Sharnin 2
Forumer storico
Scelte politiche non all'altezza
Crisi: manca il coraggio per decisioni dolorose
4 giu 2010
di ALFONSO TUOR
I problemi messi in luce dalla crisi finanziaria sono ancora irrisolti. Nel frattempo le politiche monetarie e fiscali attuate per evitare una nuova Grande Depressione hanno creato nuovi focolai di crisi. Insomma, finora si è riusciti solo a guadagnare un po’ di tempo e appare ogni giorno più evidente che «il Re è nudo».
La causa prima della crisi, come abbiamo sempre sostenuto, è l’accumulazione nei Paesi occidentali di un’enorme quantità di debito privato e pubblico, resa insostenibile dalla nuova ingegneria finanziaria che ha moltiplicato il pericolo delle insolvenze, creando una vasta gamma di strumenti attraverso i quali questi debiti venivano impacchettati, e costruendo una serie di scommesse finanziarie di nessuna o scarsa utilità per l’economia reale, ma di grande redditività per banche di investimento, Hedge Fund ecc.
In parole povere, l’insolvenza della famiglia americana di modeste condizioni che aveva acceso un mutuo ipotecario, i famosi mutui subprime, non si è quindi limitata alla tradizionale perdita, data dalla differenza tra l’entità del prestito bancario e il prezzo ottenuto attraverso la vendita all’asta dell’oggetto ipotecato, ma si è tradotta in una profonda destabilizzazione dei mercati finanziari. Questi strumenti vanno dai Mortgage Backed Securities (MBS), in cui queste ipoteche erano state impacchettate, a tutti quegli strumenti (CDO, CDS, Swap ecc.) che erano stati utilizzati per moltiplicare le scommesse finanziarie sempre sulle stesse ipoteche.

**Compito da svolgere**
Elenca tutti gli strumenti finanziari nominati nella frase dell'estratto sulla crisi che comincia con «Questi strumenti vanno». Per rispondere usa soltanto l'estratto sulla crisi.

**Estratto dei dati**
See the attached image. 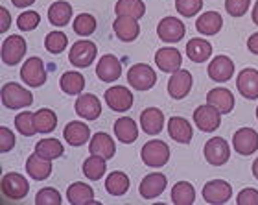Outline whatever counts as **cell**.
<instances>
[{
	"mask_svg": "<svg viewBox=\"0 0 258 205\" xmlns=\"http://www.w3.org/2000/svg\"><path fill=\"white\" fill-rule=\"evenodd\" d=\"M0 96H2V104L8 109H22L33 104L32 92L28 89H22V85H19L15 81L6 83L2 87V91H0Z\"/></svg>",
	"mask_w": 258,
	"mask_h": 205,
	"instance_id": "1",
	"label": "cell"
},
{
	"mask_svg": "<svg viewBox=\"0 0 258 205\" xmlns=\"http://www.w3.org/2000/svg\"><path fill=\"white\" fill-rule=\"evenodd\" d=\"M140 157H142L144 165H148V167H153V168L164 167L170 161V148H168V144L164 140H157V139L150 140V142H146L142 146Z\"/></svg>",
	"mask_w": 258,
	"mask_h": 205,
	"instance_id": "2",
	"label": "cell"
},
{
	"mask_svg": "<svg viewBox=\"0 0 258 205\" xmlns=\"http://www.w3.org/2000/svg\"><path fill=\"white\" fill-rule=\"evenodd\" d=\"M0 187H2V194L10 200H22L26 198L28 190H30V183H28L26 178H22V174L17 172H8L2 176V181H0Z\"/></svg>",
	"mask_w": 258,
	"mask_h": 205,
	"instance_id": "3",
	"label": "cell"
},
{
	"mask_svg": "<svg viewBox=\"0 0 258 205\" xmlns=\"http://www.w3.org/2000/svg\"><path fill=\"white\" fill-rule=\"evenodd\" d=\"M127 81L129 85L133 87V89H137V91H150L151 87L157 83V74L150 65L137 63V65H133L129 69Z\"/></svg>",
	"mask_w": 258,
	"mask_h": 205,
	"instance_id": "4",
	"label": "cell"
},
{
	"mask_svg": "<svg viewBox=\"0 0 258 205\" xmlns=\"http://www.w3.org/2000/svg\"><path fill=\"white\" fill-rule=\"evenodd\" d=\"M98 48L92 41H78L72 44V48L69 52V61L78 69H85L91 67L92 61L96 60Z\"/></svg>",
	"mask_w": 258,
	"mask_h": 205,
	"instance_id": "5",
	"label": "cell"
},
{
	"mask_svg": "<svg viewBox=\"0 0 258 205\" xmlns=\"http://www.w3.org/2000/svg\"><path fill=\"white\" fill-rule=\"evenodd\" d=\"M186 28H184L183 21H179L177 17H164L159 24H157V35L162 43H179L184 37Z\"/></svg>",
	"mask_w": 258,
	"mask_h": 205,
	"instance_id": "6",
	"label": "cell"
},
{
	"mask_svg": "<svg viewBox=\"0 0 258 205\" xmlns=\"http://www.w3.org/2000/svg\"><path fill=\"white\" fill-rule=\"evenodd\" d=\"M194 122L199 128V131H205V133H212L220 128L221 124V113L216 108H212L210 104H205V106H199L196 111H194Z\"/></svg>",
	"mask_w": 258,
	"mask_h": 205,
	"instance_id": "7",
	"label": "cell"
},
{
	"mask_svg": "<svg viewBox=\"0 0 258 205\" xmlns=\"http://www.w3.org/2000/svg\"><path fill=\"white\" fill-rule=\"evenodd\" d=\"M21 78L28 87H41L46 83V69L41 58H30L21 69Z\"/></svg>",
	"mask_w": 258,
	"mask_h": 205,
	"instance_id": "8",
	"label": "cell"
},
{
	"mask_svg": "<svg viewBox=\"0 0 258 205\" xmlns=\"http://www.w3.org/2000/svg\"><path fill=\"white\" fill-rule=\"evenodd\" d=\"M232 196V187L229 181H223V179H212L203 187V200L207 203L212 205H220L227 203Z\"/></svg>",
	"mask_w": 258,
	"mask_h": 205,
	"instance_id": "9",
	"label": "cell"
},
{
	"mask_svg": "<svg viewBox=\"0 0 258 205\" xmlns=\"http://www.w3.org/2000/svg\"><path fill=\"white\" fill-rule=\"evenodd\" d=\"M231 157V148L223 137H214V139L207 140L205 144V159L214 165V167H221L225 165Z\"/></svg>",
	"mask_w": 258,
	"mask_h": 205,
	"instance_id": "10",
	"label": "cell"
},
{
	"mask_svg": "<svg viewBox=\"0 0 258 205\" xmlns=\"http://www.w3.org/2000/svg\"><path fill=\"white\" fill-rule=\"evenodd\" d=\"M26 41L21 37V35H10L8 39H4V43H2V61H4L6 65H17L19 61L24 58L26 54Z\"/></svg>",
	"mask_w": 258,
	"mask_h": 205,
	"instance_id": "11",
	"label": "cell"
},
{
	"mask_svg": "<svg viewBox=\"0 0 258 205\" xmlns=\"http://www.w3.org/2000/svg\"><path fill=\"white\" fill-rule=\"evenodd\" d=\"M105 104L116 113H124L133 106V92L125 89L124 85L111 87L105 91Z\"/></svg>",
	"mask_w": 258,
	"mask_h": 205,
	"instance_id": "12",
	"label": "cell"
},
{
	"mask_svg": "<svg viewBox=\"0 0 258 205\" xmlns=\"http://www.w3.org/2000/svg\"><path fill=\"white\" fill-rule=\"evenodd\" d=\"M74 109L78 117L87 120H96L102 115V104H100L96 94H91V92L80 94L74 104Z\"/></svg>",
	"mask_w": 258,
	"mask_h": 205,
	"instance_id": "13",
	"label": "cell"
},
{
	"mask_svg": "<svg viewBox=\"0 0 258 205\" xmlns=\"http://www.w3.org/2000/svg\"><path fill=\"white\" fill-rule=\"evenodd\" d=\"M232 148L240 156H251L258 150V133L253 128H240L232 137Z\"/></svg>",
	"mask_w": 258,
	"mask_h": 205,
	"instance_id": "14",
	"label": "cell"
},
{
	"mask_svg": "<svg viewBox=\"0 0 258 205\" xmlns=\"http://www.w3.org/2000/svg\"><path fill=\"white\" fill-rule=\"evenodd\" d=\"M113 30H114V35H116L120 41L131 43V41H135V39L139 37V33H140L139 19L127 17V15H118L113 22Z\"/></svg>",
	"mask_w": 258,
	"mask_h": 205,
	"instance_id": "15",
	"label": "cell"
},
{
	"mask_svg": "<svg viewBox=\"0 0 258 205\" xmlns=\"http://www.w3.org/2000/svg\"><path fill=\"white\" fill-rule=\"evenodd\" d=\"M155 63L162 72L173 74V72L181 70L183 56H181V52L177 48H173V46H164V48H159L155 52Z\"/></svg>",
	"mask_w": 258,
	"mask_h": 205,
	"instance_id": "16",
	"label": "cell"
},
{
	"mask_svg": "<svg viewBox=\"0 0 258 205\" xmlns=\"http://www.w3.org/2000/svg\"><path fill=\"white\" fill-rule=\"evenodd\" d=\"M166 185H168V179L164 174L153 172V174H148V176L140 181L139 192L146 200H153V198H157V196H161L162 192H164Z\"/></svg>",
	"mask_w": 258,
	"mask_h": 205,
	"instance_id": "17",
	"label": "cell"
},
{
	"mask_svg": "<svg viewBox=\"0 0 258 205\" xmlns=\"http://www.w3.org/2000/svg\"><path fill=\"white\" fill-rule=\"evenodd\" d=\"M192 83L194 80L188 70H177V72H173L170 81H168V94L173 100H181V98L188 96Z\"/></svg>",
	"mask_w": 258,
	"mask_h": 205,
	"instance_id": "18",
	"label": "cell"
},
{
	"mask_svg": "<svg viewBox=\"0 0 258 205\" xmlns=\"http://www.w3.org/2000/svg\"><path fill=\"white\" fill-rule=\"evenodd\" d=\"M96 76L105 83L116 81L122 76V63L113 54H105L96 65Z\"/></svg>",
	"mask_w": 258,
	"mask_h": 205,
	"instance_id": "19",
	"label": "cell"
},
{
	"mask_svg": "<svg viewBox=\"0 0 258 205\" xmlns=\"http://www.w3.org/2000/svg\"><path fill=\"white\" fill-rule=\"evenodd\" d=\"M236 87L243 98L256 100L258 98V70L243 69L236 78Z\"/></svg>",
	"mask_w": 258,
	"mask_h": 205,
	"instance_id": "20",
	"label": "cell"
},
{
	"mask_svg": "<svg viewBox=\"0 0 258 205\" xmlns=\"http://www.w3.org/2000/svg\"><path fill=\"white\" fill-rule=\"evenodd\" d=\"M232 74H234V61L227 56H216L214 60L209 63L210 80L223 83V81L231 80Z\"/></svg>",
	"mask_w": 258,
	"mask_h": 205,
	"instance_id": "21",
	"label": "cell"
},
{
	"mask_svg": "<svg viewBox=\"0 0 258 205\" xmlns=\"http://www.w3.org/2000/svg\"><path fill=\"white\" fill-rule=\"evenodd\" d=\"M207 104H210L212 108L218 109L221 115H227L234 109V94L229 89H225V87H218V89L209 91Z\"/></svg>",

**Risultato del compito**
Mortgage Backed Securities (MBS), CDO, CDS, Swap